## Consigne 1
Recopiez intégralement, sans aucune modification, l'extrait sur la compétence de l'auteur du procès-verbal.
══ Extrait ══
15. Les sociétés appelantes soutiennent que M. C..., l'auteur du procès-verbal, était incompétent dans la mesure où il n'était pas assermenté, n'était pas compétent territorialement et n'était pas compétent au sens des dispositions de l'article L. 2241-1 du code des transports.
16. En premier lieu, le moyen tiré du défaut d'assermentation de M. C... manque en fait dès lors qu'une copie de cette assermentation a été jointe au procès-verbal adressé aux deux sociétés contrevenantes le 16 février 2018.
17. En deuxième lieu, les seules conditions posées par les articles L. 2232-1 et L. 2241-1 du code des transports pour qu'un agent soit habilité à constater, poursuivre et réprimer les atteintes au domaine public ferroviaire tiennent d'une part à son assermentation et d'autre part au fait d'être missionné par le gestionnaire d'infrastructures de transport ferroviaire et guidé, quelle que soit sa dénomination sociale. L'article 28 du code de procédure pénale prévoit que les fonctionnaires et agents des administrations et services publics auxquels des lois spéciales attribuent certains pouvoirs de police judiciaire exercent ces pouvoirs dans les conditions et limites fixées par ces lois.
═══
══ Données sources ══
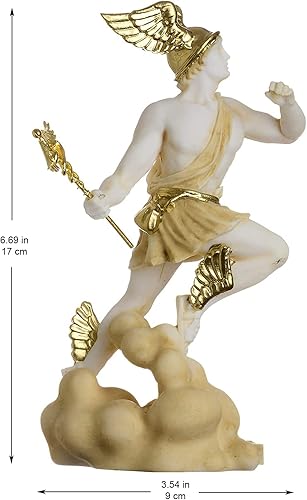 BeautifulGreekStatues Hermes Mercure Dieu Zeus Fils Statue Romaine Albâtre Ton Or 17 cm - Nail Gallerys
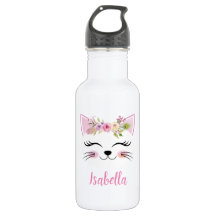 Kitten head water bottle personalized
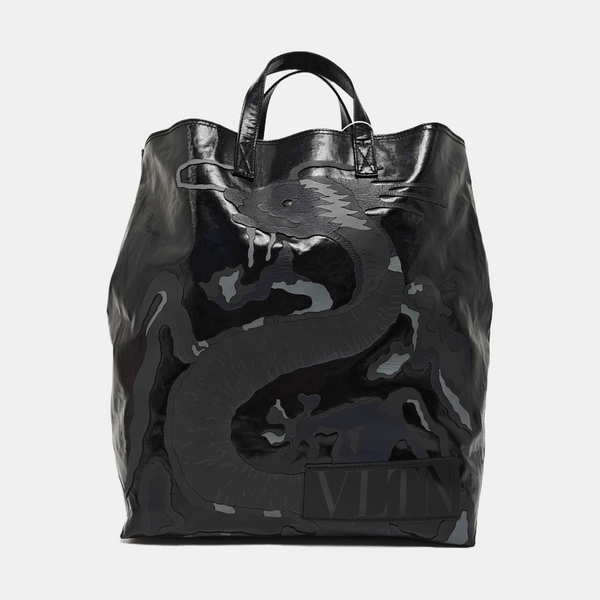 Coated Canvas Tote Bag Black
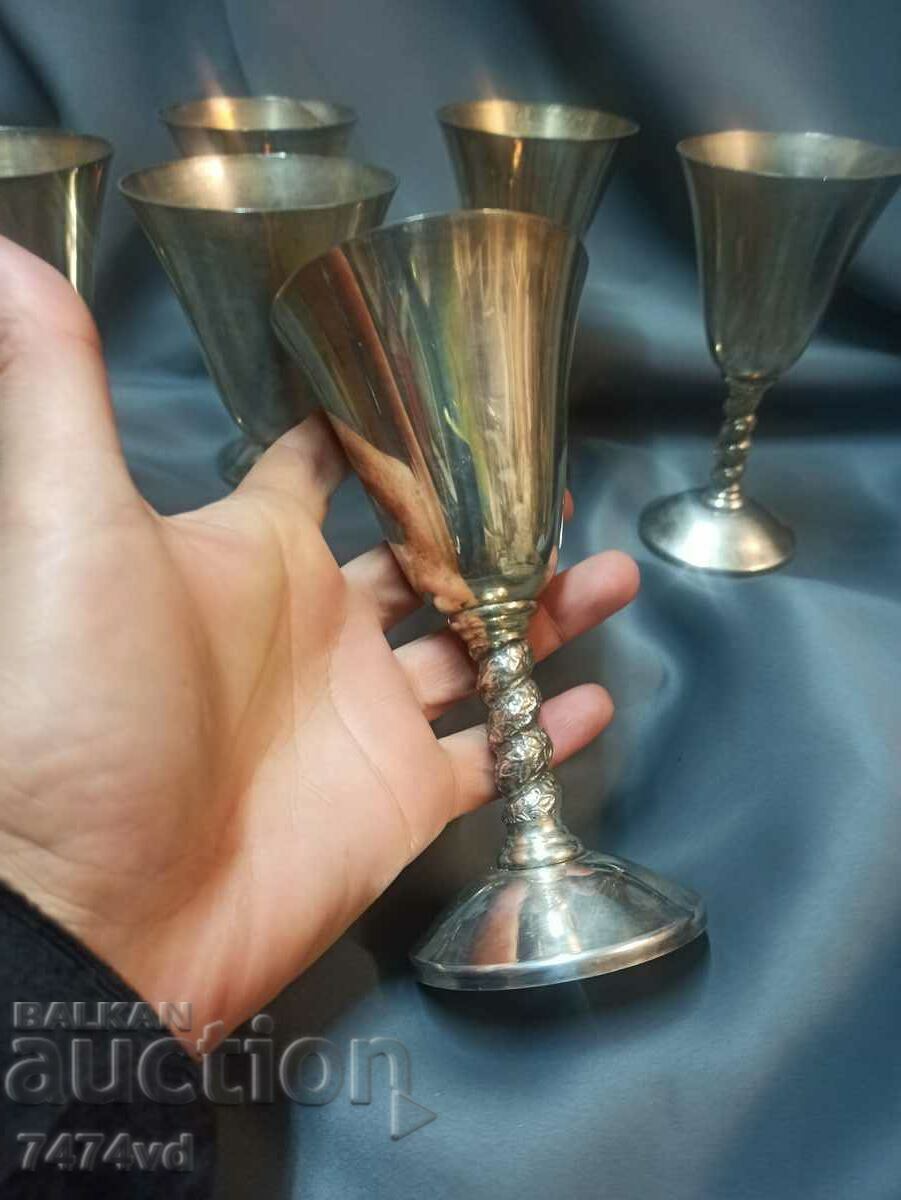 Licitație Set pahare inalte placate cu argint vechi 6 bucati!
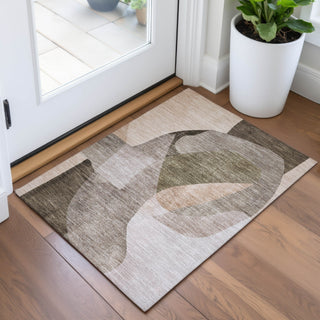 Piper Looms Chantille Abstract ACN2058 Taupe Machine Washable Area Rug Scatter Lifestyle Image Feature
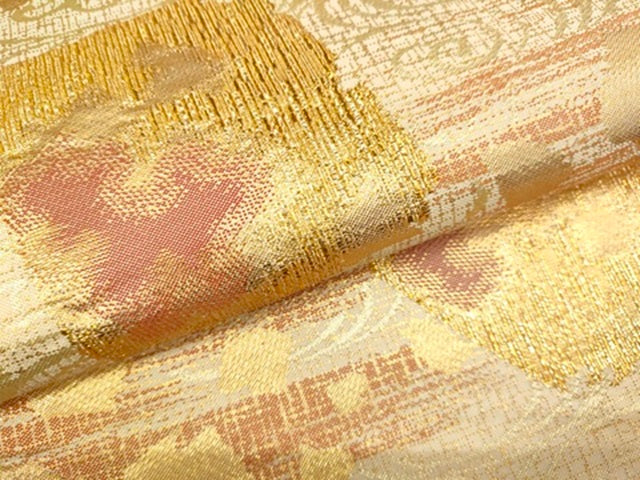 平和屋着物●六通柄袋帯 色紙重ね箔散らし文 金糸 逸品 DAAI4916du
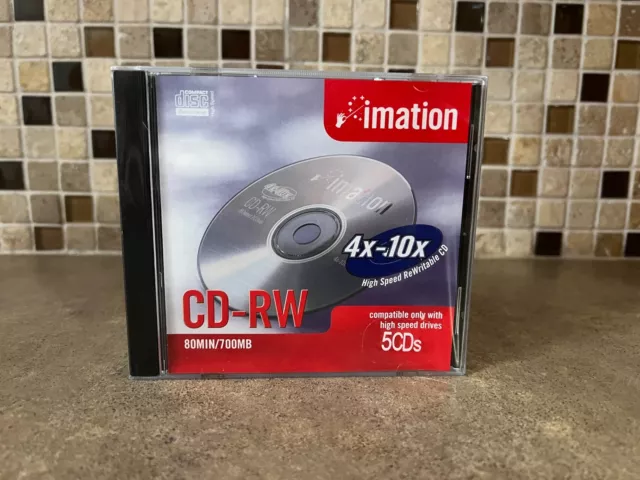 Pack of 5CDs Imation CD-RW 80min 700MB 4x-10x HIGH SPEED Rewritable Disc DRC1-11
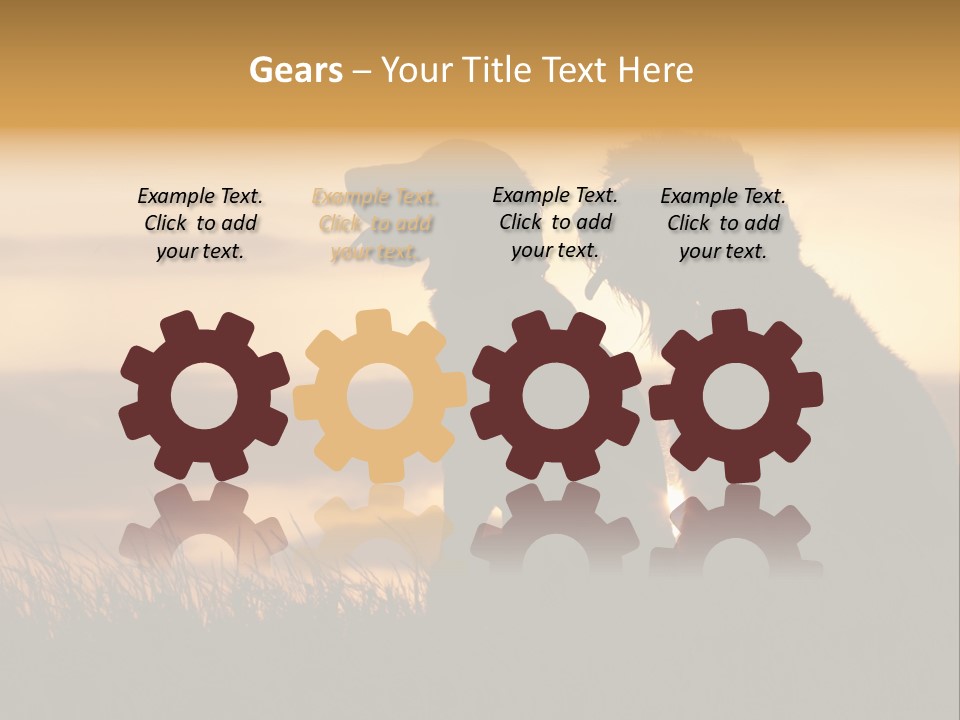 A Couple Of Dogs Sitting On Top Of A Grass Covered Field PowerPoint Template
═══
══ Données sources ══
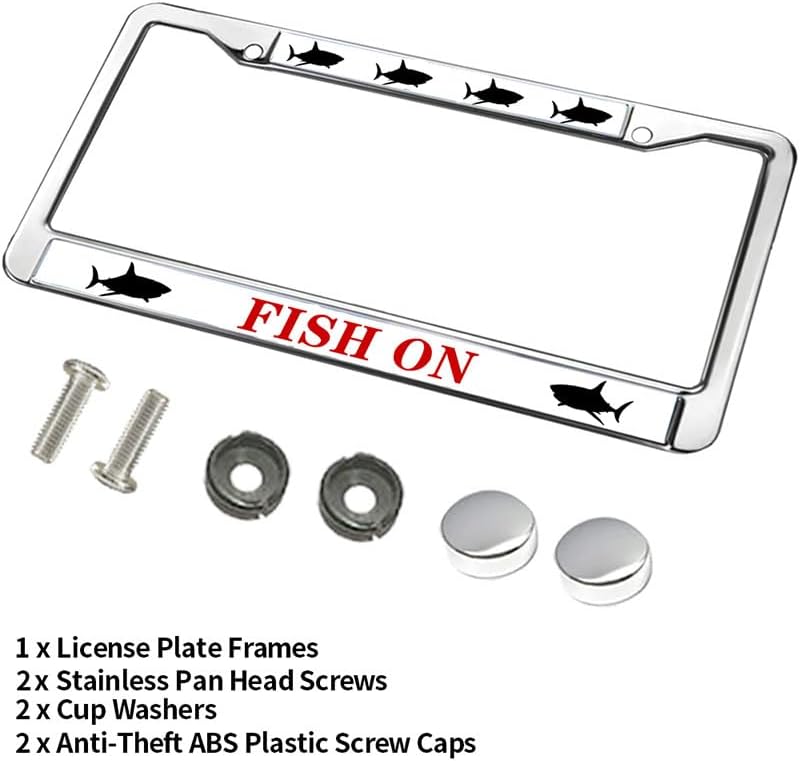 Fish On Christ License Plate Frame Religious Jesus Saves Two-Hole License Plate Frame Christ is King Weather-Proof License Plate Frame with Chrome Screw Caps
═══
══ Données sources ══
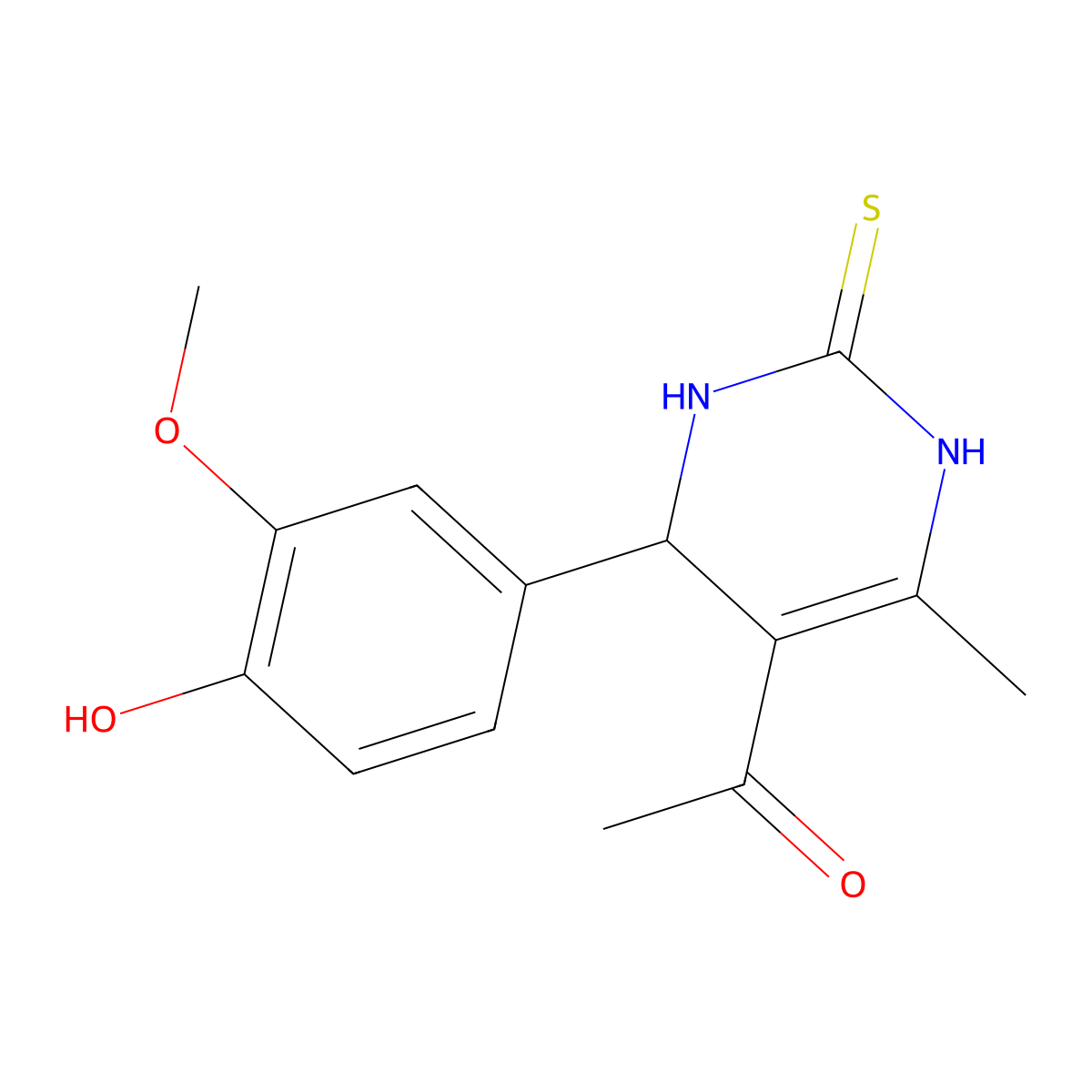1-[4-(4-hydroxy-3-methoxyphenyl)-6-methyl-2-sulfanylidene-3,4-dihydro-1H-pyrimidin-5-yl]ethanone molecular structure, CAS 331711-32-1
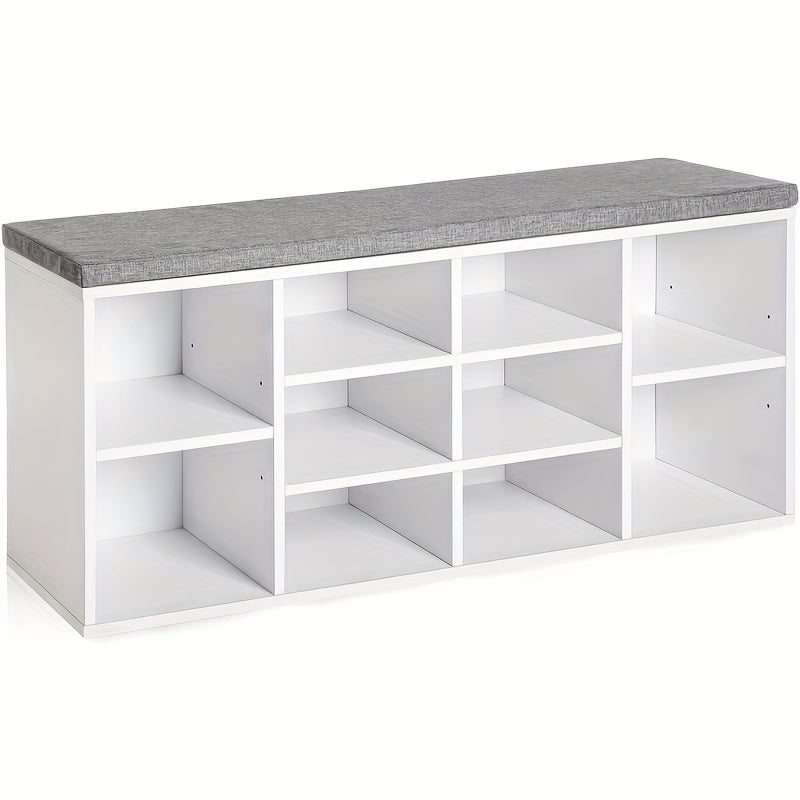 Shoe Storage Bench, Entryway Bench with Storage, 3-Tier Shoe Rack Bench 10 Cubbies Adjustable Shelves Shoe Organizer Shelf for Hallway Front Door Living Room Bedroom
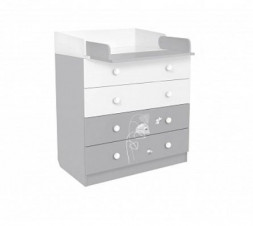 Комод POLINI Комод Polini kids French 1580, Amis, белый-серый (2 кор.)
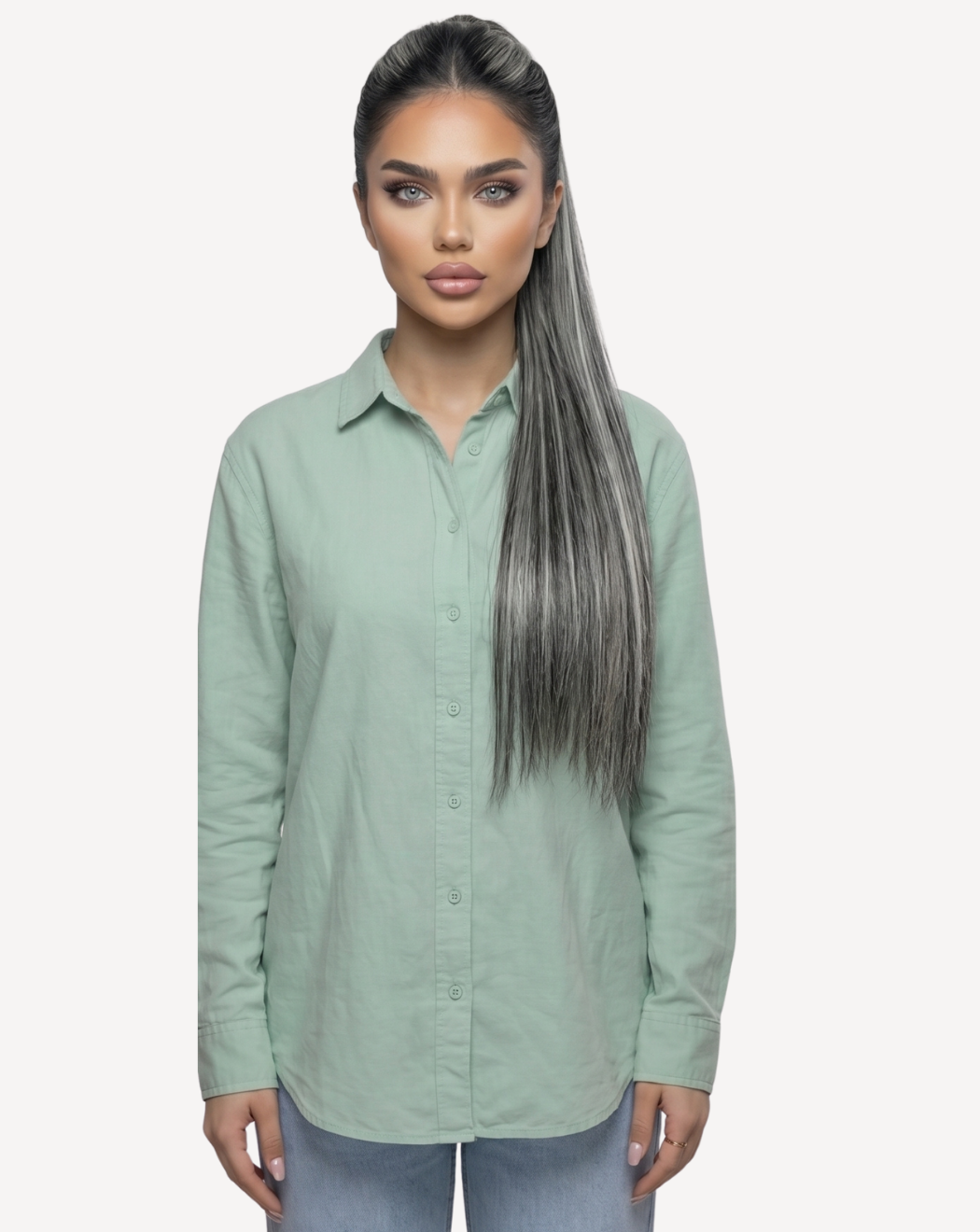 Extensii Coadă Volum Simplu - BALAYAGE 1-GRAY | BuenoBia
═══
## Consigne 2
Réécrivez les entrées comprises entre la ligne contenant « BeautifulGreekStatues Hermes Mercure » et la ligne contenant « A Couple Of », ces deux lignes incluses, en remplaçant « Black » par « Red » et sans rien changer d'autre. N'incluez pas les images dans votre réponse.

## Résultat attendu 1
15. Les sociétés appelantes soutiennent que M. C..., l'auteur du procès-verbal, était incompétent dans la mesure où il n'était pas assermenté, n'était pas compétent territorialement et n'était pas compétent au sens des dispositions de l'article L. 2241-1 du code des transports.
16. En premier lieu, le moyen tiré du défaut d'assermentation de M. C... manque en fait dès lors qu'une copie de cette assermentation a été jointe au procès-verbal adressé aux deux sociétés contrevenantes le 16 février 2018.
17. En deuxième lieu, les seules conditions posées par les articles L. 2232-1 et L. 2241-1 du code des transports pour qu'un agent soit habilité à constater, poursuivre et réprimer les atteintes au domaine public ferroviaire tiennent d'une part à son assermentation et d'autre part au fait d'être missionné par le gestionnaire d'infrastructures de transport ferroviaire et guidé, quelle que soit sa dénomination sociale. L'article 28 du code de procédure pénale prévoit que les fonctionnaires et agents des administrations et services publics auxquels des lois spéciales attribuent certains pouvoirs de police judiciaire exercent ces pouvoirs dans les conditions et limites fixées par ces lois.

## Résultat attendu 2
 BeautifulGreekStatues Hermes Mercure Dieu Zeus Fils Statue Romaine Albâtre Ton Or 17 cm - Nail Gallerys
 Kitten head water bottle personalized
 Coated Canvas Tote Bag Red
 Licitație Set pahare inalte placate cu argint vechi 6 bucati!
 Piper Looms Chantille Abstract ACN2058 Taupe Machine Washable Area Rug Scatter Lifestyle Image Feature
 平和屋着物●六通柄袋帯 色紙重ね箔散らし文 金糸 逸品 DAAI4916du
 Pack of 5CDs Imation CD-RW 80min 700MB 4x-10x HIGH SPEED Rewritable Disc DRC1-11
 A Couple Of Dogs Sitting On Top Of A Grass Covered Field PowerPoint Template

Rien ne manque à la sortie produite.